§ **İstenen iş**
Kuşatma kaynaklarını tanıtan metinde "Brescia’h hümanist grekçe" ifadesinden başlayıp "destanda yer almıştır." ifadesi de dahil olmak üzere o noktaya kadar uzanan kısmı hiç değiştirmeden kopyalayın.

§ **Verilen metin**
Giacomo Campora. Kefe Vescovo’su. s. 190-197 ek notlar s. 416 vd. 5 tane.
Bohemya kralı Ladislaos’a yazılan mektubun Latince metni ve karşı tarafına İtalyanca çevirisi verilmiştir. Kuşatmaya kişisel olarak katılmayıp, dinsel bir görevle Şark topraklarında bulunduğu sıralarda duyduğu bazı olayları kaleme almıştır.
L'bertino Puscolo. s. 198-213 ek notlar s. 417-421 23 tane.
Brescia’h hümanist grekçe metin toplamak için geldiği İstanbul’da kuşatmaya tanık olmuş, tarih metni olmamakla beraber özgün haberler kapsayan Latince bir destan yazmıştır. İtalyanca çevirisi de verilen bu metnin başında II. Mehmed’in kişiliği belirlenir. Tahta çıktıktan sonra Bizans İmparatoru ile yaptığı anlaşmaya karşın fetih fikrini gizli olarak geliştirmektedir. Prof. Pertusi koyduğu uzun notlarla bunun tarihsel belgelerini ve notlarını da vermektedir. Kuşatma altındakiler karşı tedbirleri ve aralarındaki çekişmeler de destanda yer almıştır.

§ **Veri kesitleri**
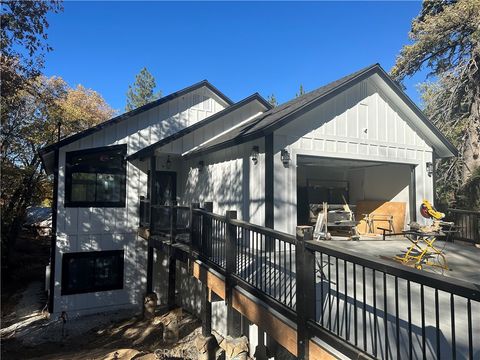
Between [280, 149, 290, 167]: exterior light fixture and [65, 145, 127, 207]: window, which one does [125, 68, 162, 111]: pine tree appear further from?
[280, 149, 290, 167]: exterior light fixture

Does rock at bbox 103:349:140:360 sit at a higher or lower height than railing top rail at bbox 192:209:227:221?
lower

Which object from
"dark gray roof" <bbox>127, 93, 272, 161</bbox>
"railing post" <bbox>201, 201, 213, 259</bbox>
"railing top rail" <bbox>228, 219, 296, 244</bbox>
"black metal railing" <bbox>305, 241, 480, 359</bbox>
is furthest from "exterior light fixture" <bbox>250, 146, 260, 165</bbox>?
"black metal railing" <bbox>305, 241, 480, 359</bbox>

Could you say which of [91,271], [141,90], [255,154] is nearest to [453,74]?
[255,154]

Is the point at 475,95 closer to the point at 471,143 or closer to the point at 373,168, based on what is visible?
the point at 471,143

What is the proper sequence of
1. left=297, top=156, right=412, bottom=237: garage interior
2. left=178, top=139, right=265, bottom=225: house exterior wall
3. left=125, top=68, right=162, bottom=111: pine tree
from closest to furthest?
left=178, top=139, right=265, bottom=225: house exterior wall < left=297, top=156, right=412, bottom=237: garage interior < left=125, top=68, right=162, bottom=111: pine tree

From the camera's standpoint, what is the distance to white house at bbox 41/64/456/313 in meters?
7.52

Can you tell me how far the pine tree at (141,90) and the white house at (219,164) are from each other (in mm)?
28718

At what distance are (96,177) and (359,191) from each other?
369 inches

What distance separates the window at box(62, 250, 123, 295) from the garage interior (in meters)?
6.63

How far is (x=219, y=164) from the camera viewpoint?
29.7 ft

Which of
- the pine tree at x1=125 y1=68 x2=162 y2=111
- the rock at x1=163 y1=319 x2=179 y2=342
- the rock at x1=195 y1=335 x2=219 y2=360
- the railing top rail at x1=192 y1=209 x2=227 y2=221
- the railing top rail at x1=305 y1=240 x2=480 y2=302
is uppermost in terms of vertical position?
the pine tree at x1=125 y1=68 x2=162 y2=111

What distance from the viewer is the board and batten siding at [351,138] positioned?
7227 mm

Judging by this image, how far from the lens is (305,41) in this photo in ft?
51.3

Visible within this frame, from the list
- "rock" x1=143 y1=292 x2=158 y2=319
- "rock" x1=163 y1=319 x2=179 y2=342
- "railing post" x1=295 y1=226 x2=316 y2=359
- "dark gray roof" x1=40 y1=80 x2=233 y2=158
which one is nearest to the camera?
"railing post" x1=295 y1=226 x2=316 y2=359
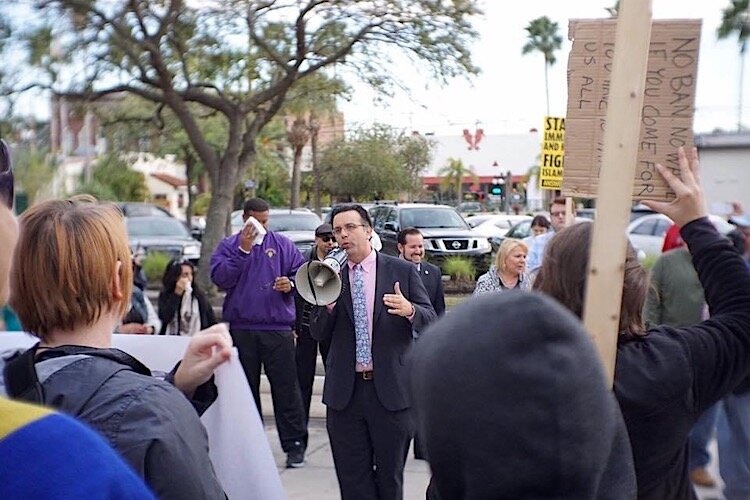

§ **Yazılı yanıt**
Brescia’h hümanist grekçe metin toplamak için geldiği İstanbul’da kuşatmaya tanık olmuş, tarih metni olmamakla beraber özgün haberler kapsayan Latince bir destan yazmıştır. İtalyanca çevirisi de verilen bu metnin başında II. Mehmed’in kişiliği belirlenir. Tahta çıktıktan sonra Bizans İmparatoru ile yaptığı anlaşmaya karşın fetih fikrini gizli olarak geliştirmektedir. Prof. Pertusi koyduğu uzun notlarla bunun tarihsel belgelerini ve notlarını da vermektedir. Kuşatma altındakiler karşı tedbirleri ve aralarındaki çekişmeler de destanda yer almıştır.